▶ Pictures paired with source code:
────

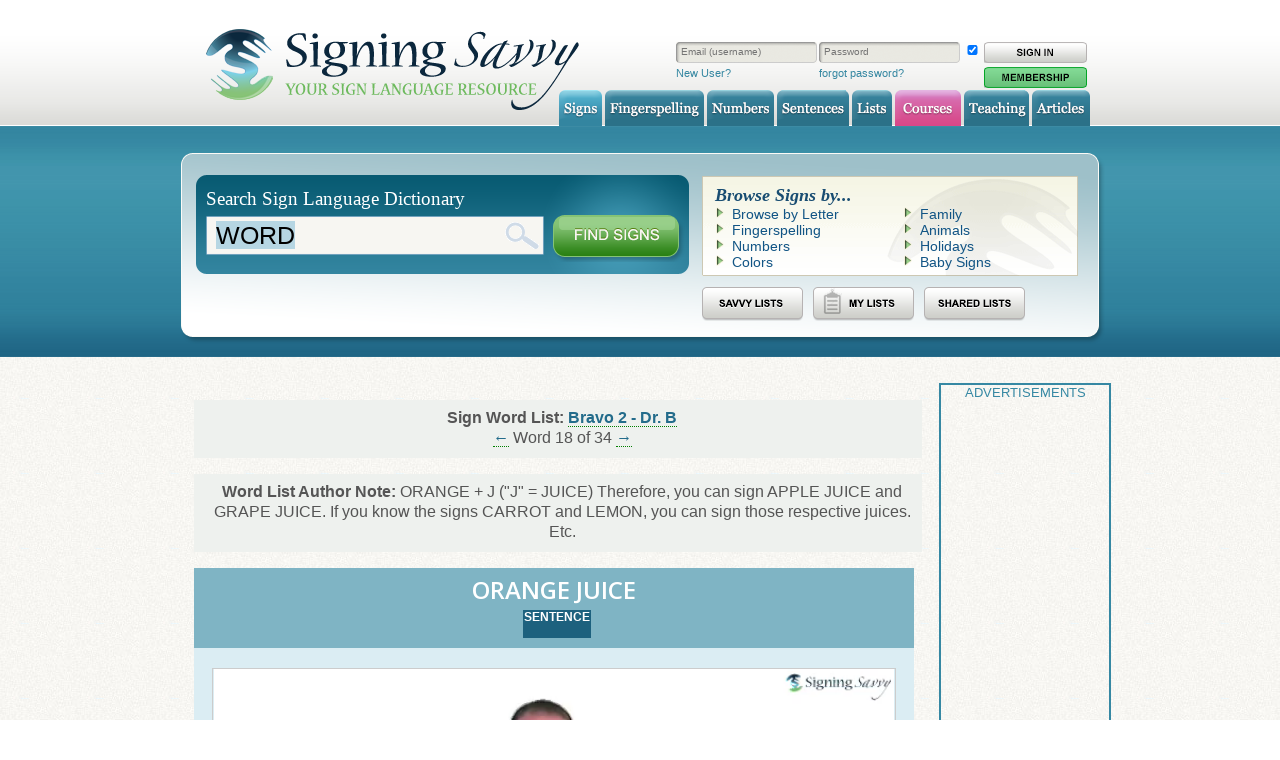

--- FILE ---
content_type: text/html; charset=utf-8
request_url: https://www.google.com/recaptcha/api2/aframe
body_size: 267
content:
<!DOCTYPE HTML><html><head><meta http-equiv="content-type" content="text/html; charset=UTF-8"></head><body><script nonce="EJhe_T5l4wEagMqUKI9rNA">/** Anti-fraud and anti-abuse applications only. See google.com/recaptcha */ try{var clients={'sodar':'https://pagead2.googlesyndication.com/pagead/sodar?'};window.addEventListener("message",function(a){try{if(a.source===window.parent){var b=JSON.parse(a.data);var c=clients[b['id']];if(c){var d=document.createElement('img');d.src=c+b['params']+'&rc='+(localStorage.getItem("rc::a")?sessionStorage.getItem("rc::b"):"");window.document.body.appendChild(d);sessionStorage.setItem("rc::e",parseInt(sessionStorage.getItem("rc::e")||0)+1);localStorage.setItem("rc::h",'1768697525635');}}}catch(b){}});window.parent.postMessage("_grecaptcha_ready", "*");}catch(b){}</script></body></html>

────

▶ Brief: Every line of the entries above that includes "html" should be copied.

▶ Output for this exercise:
content_type: text/html; charset=utf-8
<!DOCTYPE HTML><html><head><meta http-equiv="content-type" content="text/html; charset=UTF-8"></head><body><script nonce="EJhe_T5l4wEagMqUKI9rNA">/** Anti-fraud and anti-abuse applications only. See google.com/recaptcha */ try{var clients={'sodar':'https://pagead2.googlesyndication.com/pagead/sodar?'};window.addEventListener("message",function(a){try{if(a.source===window.parent){var b=JSON.parse(a.data);var c=clients[b['id']];if(c){var d=document.createElement('img');d.src=c+b['params']+'&rc='+(localStorage.getItem("rc::a")?sessionStorage.getItem("rc::b"):"");window.document.body.appendChild(d);sessionStorage.setItem("rc::e",parseInt(sessionStorage.getItem("rc::e")||0)+1);localStorage.setItem("rc::h",'1768697525635');}}}catch(b){}});window.parent.postMessage("_grecaptcha_ready", "*");}catch(b){}</script></body></html>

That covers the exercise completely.